GIVEN ENTRIES:
■ ■ ■ ■ ■

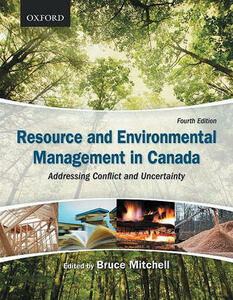 Resource and Environmental Management in Canada: Addressing Conflict and Uncertainty - cover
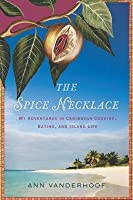 The Spice Necklace: My Adventures in Caribbean Cooking, Eating, and Island Life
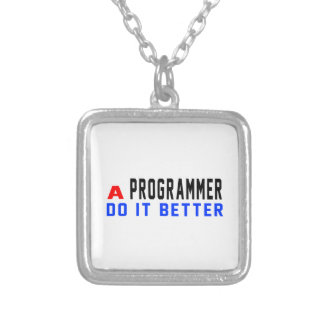 A Programmer Do It Better Square Pendant Necklace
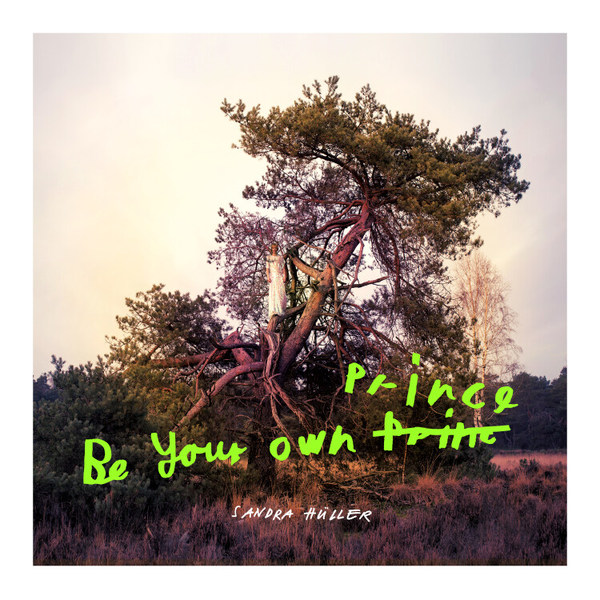 SANDRA HÜLLER, be your own prince cover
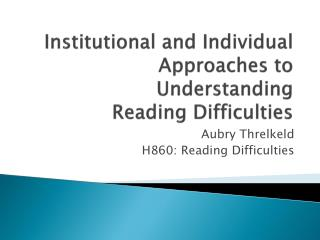 Institutional and Individual Approaches to Understanding  Reading Difficulties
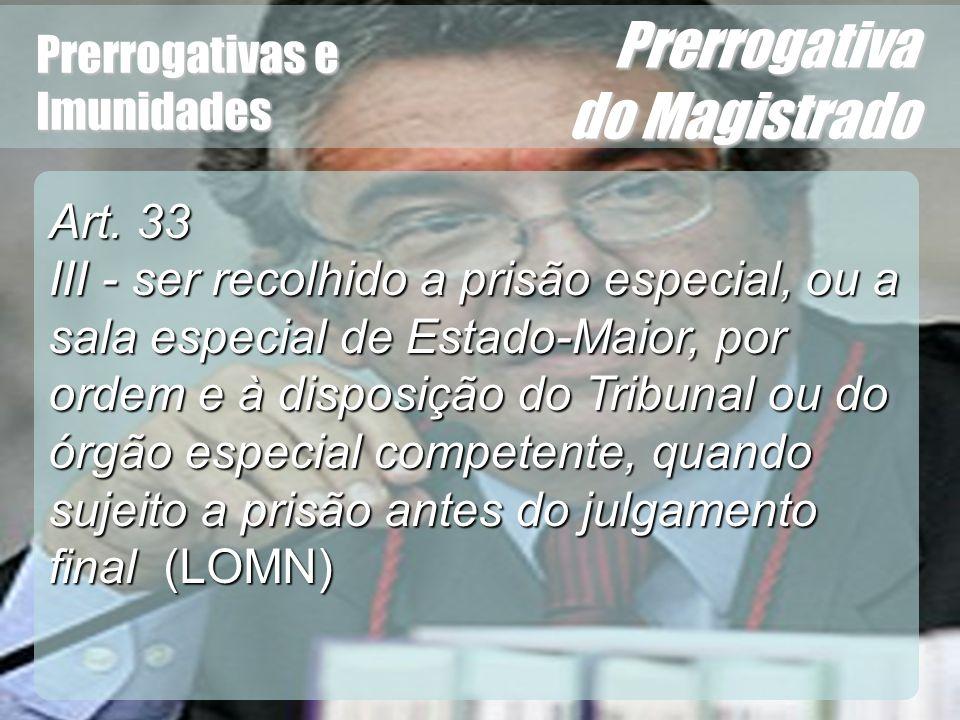 Wagner Soares de Lima Prerrogativas e Imunidades Prerrogativa do Magistrado Art. 33 III - ser recolhido a prisão especial, ou a sala especial de Estad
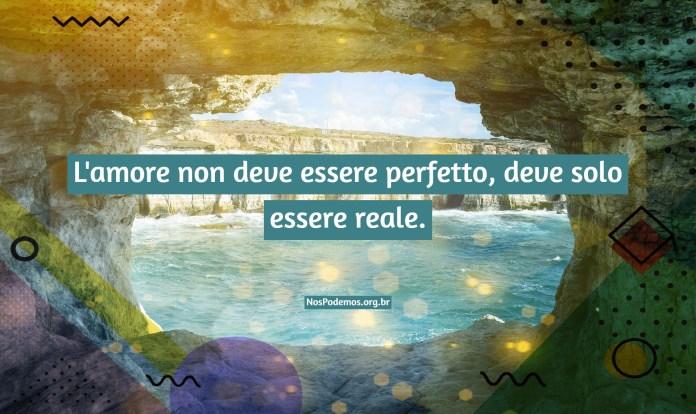 L'amore non deve essere perfetto, deve solo essere reale.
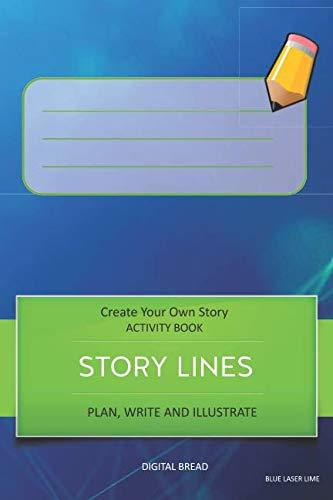 STORY LINES – Create Your Own Story ACTIVITY BOOK, Plan Write and Illustrate: Unleash Your Imagination, Write Your Own Story, Create Your Own Adventure With Over 16 Templates BLUE LASER LIME
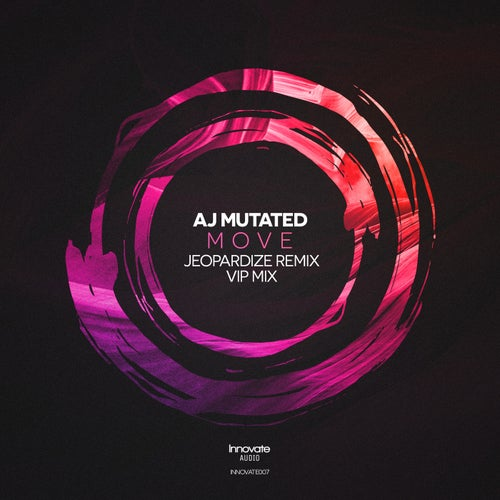 Download AJ Mutated - Move (Jeopardize Remix) / VIP (INNOVATE007) mp3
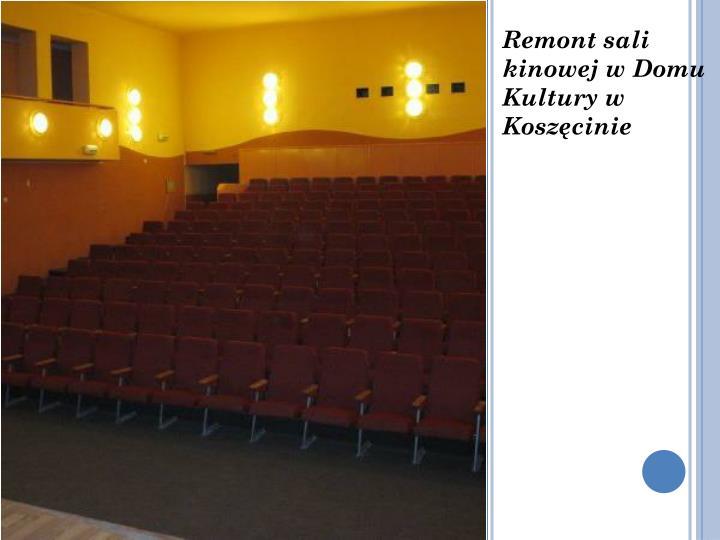 Remont sali kinowej w Domu Kultury w Koszęcinie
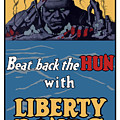 Beat Back The Hun With Liberty Bonds by War Is Hell Store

■ ■ ■ ■ ■

WORK ORDER: Set out, exactly as given, the line that contains "L'amore non deve" along with each line after it through the end of the records above; omit the pictures.

OUTPUT BELOW:
 L'amore non deve essere perfetto, deve solo essere reale.
 STORY LINES – Create Your Own Story ACTIVITY BOOK, Plan Write and Illustrate: Unleash Your Imagination, Write Your Own Story, Create Your Own Adventure With Over 16 Templates BLUE LASER LIME
 Download AJ Mutated - Move (Jeopardize Remix) / VIP (INNOVATE007) mp3
 Remont sali kinowej w Domu Kultury w Koszęcinie
 Beat Back The Hun With Liberty Bonds by War Is Hell Store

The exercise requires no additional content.